You are viewing a plain text version of this content. The canonical link for it is here.
Posted to dev@thrift.apache.org by Kevin Ballard <ke...@rapleaf.com> on 2008/06/03 03:03:37 UTC
Full specs for ruby libraries
I just finished speccing out the ruby Thrift libraries. It's available
at
http://github.com/kballard/thrift
Do note that this contains Kevin Clark's work on ruby lib namespacing,
taken to completion by me (and yes, this is reflected in the specs).
Also, as of this writing there are a couple failing specs, because I
included specs for a couple open issues on JIRA as well as one fixed
in Kevin Clark's repo.
Any comments/suggestions?
-Kevin Ballard
--
Kevin Ballard
kevin@rapleaf.com
Re: Full specs for ruby libraries
Posted by Kevin Clark <ke...@gmail.com>.
All that sounds fine. I'm happy to commit as soon as the source is
into Apache's svn.
--
Kevin Clark
http://glu.ttono.us
Re: Full specs for ruby libraries
Posted by Kevin Ballard <ke...@rapleaf.com>.
On Jun 4, 2008, at 11:22 AM, Kevin Clark wrote:
> On Mon, Jun 2, 2008 at 6:03 PM, Kevin Ballard <ke...@rapleaf.com>
> wrote:
>> Any comments/suggestions?
>
> First off, great work. This is a major improvement to the libraries.
> Here's my notes from reviewing the commits (through 713371df7f):
Thank you. I've responded below.
> For those playing along, you can view these by going to
> http://github.com/kballard/thrift/commits/COMMIT
>
> 7a1b95c8d886
> returns (lines 50, 31):
> The first item in the array (field name) isn't actually used/
> supplied currently
> May want to do the same in the tests for consistency.
> * I'm not really sure why it's returned at all. Legacy?
I put them in the tests because I figure as long as the code ignores
them, everything is fine, but if someone fixes the libraries to start
caring, the tests shouldn't break. I assume it's in there (but this is
just a guess) because it makes inspecting the network traffic by hand
a lot easier to debug, but since the binary protocol doesn't send the
names (and that's the only concrete protocol in the ruby libraries),
it hardly matters.
> c7101e6334f3b
> Consequences of including Thrift in the example group?

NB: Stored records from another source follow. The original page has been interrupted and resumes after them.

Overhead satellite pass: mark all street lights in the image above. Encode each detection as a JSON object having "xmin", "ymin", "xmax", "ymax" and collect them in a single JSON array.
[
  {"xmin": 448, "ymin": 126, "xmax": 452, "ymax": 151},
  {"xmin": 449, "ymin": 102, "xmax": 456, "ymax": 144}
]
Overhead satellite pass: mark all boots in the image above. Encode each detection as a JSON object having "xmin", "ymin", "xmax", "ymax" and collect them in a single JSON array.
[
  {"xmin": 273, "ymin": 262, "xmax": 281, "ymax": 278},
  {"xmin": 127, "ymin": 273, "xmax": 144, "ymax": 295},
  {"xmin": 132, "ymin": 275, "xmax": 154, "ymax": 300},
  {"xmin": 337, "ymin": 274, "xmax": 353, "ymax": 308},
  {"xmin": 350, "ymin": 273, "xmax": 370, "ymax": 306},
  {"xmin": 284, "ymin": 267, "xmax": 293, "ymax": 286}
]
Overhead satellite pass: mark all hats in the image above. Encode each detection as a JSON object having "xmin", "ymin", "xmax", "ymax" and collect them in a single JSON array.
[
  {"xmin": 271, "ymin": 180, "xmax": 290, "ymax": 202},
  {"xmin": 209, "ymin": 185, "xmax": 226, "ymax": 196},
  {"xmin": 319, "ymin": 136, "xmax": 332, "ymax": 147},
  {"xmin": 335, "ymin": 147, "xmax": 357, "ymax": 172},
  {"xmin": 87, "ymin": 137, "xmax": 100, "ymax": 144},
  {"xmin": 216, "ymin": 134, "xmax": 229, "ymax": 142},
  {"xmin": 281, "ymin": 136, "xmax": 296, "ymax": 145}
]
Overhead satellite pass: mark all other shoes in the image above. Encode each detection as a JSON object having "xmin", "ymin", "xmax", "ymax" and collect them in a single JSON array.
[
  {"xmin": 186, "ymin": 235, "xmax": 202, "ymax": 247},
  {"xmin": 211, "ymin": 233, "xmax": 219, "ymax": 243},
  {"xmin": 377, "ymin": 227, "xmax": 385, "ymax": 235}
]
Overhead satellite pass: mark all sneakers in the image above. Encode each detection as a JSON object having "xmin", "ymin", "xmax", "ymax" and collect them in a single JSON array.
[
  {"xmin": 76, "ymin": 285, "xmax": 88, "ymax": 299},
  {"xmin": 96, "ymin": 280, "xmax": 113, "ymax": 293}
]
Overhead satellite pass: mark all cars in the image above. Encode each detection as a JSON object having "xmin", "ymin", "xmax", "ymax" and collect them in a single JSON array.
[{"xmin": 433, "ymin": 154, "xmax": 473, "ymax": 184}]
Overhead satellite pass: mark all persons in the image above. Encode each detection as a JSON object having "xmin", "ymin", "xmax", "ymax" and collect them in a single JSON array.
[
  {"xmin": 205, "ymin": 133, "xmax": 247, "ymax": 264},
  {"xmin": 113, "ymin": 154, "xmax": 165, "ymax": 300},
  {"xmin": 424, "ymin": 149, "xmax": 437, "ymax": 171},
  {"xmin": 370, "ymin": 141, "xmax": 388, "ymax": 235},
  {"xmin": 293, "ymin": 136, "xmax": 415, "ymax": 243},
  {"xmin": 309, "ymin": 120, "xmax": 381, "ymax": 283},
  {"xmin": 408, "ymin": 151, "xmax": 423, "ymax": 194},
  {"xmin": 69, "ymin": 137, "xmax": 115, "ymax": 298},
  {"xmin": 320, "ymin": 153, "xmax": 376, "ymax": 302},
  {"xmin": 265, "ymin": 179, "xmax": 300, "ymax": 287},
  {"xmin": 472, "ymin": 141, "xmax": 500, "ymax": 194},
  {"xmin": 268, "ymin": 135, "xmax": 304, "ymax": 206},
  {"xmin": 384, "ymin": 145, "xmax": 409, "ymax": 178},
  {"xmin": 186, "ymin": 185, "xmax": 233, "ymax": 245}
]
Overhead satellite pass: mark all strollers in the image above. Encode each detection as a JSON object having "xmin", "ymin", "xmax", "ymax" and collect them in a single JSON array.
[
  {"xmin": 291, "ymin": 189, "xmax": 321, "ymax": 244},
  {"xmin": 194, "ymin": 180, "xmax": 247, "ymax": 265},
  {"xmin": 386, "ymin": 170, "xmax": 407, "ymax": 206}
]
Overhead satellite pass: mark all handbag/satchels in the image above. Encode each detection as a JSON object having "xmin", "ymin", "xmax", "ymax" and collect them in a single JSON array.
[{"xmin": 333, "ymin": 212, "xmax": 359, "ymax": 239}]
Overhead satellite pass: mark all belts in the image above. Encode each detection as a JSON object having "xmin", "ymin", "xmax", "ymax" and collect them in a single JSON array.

AFAIK there should be none. You'll notice all of my specs are
structured this way, creating a concrete example group and including
Thrift, simply to make the testing code simpler (as it doesn't have to
constantly namespace all the thrift classes). Note that in
665d95c51fe6 I ended up changing the names of all these example groups
to avoid spec leakage when running multiple specs at once, but the
same idea is there.
> 6cda1b66c24
> On testing the remapped methods: Could we mock to expect the old
> method called by the new?
> Alternatively, if they're the same method (I don't think they are),
> it's possible method()
> could be used for equality.
No we can't. The way deprecate! works, it actually fetches the new
method directly with instance_method, binds it to the current object,
and calls it. I suppose I could test to ensure instance_method() is
called with the new symbol. I'll look into doing that now.
> 665d95c51f
> What's going on here?
When I started using the concrete ExampleGroup classes, I didn't run
`rake spec` until I'd written several of them (instead I ran the
individual specs separately). Running all the specs at once revealed
that having each ExampleGroup named ThriftSpec was, in fact, re-
opening the same class over and over (which makes sense), re-including
Thrift over and over, and actually leaking some information between
specs. I forget exactly what actually leaked, but `rake spec` was
broken before that change, and worked fine after that change.
> 1d897acba89
> Range errors on Bignum are ok but on integer aren't?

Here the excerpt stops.